Abdur Rouf Talukder is a senior Bangladeshi government official who has served as the Governor of Bangladesh Bank since July 2022. Prior to becoming Governor he served as the Senior Secretary of the Ministry of Finance. He previously served as a director of Biman Bangladesh Airlines.

Early life 
Talukder was born on 15 August 1964 in Sirajganj District, Present day Bangladesh.

Education
He completed his Master's in Business Administration from the Institute of Business Administration of the University of Dhaka. He has a second master's degree in development studies from the University of Birmingham.

In addition, he attended a number of professional training courses at Harvard Kennedy School of Government, Boston, USA; IMF Institute, Washington DC, USA; Crown Agents Training & Professional Development Center, London, UK; Institute of Public Finance (IPF), Dhaka, etc.

He is married to Selina Rawshan and has two children.

Career 
Talukder joined the Bangladesh Civil Service in 1985. He was a member of Bangladesh Civil Service Administration Cadre.

In October 2017, Talukder was appointed the additional secretary of budget and macroeconomics in the Finance Division of the Ministry of Finance.

Talukder was appointed the acting secretary of the Ministry of Finance on 16 July 2018. He replaced Mohammad Muslim Chowdhury.

At a conference organised by Bangladesh Institute of Development Studies, he blamed the Ministry of Health for failing to spend their budget during the COVID-19 pandemic in Bangladesh. He received the FY 2020-21 Integrity Award from the government of Bangladesh. On 21 September 2021, he was promoted to the rank of senior secretary.

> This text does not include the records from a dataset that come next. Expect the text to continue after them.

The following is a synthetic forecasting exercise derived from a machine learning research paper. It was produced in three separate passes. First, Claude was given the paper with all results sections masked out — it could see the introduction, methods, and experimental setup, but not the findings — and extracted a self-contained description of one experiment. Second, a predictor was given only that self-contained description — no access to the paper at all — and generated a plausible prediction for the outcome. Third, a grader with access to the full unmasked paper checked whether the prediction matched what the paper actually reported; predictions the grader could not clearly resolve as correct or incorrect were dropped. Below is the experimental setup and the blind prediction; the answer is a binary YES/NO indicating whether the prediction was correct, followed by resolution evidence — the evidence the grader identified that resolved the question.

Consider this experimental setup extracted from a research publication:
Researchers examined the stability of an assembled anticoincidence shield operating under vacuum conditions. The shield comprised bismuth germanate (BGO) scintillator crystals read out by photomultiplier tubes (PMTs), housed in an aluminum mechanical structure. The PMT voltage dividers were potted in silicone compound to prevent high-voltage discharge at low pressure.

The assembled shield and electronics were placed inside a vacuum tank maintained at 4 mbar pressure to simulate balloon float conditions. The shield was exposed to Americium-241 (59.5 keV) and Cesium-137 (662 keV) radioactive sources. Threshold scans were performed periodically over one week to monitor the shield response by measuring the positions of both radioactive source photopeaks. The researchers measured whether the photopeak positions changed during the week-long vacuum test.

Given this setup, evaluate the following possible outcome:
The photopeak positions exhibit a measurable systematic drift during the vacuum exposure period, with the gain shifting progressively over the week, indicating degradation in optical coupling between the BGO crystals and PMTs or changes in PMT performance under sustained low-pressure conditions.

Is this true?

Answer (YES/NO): NO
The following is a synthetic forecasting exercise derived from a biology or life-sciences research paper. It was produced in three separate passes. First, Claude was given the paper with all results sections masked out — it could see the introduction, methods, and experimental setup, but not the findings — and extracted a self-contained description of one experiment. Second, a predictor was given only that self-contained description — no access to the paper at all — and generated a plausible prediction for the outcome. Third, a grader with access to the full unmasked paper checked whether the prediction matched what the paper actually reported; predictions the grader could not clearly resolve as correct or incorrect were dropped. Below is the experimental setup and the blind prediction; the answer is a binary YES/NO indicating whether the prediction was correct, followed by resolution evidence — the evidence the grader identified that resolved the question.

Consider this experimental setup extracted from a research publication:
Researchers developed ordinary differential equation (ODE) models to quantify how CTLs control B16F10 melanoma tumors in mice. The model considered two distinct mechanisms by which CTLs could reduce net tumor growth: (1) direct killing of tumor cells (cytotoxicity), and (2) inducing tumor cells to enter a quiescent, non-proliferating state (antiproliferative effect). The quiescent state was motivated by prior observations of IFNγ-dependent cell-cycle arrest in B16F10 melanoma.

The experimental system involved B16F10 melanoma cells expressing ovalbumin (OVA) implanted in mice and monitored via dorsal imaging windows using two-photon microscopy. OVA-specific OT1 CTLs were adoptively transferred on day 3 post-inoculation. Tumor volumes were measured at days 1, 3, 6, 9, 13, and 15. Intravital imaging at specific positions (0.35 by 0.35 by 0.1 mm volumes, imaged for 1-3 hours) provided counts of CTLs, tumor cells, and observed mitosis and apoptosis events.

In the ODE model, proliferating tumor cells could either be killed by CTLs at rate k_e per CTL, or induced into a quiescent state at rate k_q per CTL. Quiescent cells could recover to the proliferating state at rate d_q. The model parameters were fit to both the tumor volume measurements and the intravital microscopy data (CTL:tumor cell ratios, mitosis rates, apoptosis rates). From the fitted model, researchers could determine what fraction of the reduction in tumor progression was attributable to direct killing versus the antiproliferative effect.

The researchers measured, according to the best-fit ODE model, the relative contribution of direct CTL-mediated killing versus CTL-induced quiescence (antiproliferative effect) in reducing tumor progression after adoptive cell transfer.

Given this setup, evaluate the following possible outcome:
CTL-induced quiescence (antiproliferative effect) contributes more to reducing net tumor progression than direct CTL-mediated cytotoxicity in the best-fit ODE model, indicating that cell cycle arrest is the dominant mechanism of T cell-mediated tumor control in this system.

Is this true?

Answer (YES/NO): YES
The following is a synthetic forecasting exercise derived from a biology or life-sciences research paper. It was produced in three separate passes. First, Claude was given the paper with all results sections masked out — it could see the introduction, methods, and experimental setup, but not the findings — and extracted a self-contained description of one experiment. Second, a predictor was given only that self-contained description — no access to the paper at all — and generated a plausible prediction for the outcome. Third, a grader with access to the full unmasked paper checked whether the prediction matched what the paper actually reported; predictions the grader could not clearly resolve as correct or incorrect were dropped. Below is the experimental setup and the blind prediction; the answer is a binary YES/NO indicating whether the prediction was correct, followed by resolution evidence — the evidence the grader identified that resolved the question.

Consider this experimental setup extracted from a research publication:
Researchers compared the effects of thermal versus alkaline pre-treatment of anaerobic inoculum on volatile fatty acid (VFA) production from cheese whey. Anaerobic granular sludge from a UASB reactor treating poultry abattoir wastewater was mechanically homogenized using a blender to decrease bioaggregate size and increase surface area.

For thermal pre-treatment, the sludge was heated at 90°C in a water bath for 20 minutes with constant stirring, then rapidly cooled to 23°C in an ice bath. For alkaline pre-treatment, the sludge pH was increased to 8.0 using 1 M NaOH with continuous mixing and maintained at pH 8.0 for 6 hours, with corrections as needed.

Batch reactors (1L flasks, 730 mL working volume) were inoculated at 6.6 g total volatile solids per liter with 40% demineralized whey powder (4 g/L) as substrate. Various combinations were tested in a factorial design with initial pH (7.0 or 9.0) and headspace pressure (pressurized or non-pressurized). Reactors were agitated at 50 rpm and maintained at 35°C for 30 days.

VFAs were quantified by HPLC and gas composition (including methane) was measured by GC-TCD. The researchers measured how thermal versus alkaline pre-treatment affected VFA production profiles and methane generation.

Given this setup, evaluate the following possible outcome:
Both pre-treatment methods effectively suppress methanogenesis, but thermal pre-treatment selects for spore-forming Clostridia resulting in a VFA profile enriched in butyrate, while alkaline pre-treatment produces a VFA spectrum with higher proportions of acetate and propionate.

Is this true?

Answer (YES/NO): NO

Talukder served as a director of Bangladesh Foreign Trade Institute and Bangladesh Public Administration Training Centre. He was part of a delegation led by Salman F. Rahman to the World Bank. He is a director of Hotels International Limited.
He worked in wide range of government positions in his long illustrious career but his specialization in public finance and economic management has brought him back to Finance Division at almost every rank of his career. He worked more than 18 years in Finance Division before elevating to the position of Finance Secretary on 17 July 2018.
 
Apart from his long career in Finance Division, Mr. Talukder has served in Ministry of Industries, Ministry of Food, and Ministry of Information. He also worked at Bangladesh High Commission, Kuala Lumpur as First Secretary (Commercial).
 
In Finance Division, he has contributed in important areas like budget reform, macroeconomic management and introduction of IT in PFM. He was instrumental in implementing Medium Term Budget Framework (MTBF) and new Budget and Accounting Classification System (BACS). He played the key role in introduction of payroll automation for the government employees, EFT for pensioners and automation of National Saving Certificates. He is one of the key contributors in drafting the Public Money and Budget management Act, 2009 and Autonomous Bodies’ Surplus Revenue Act. 2020.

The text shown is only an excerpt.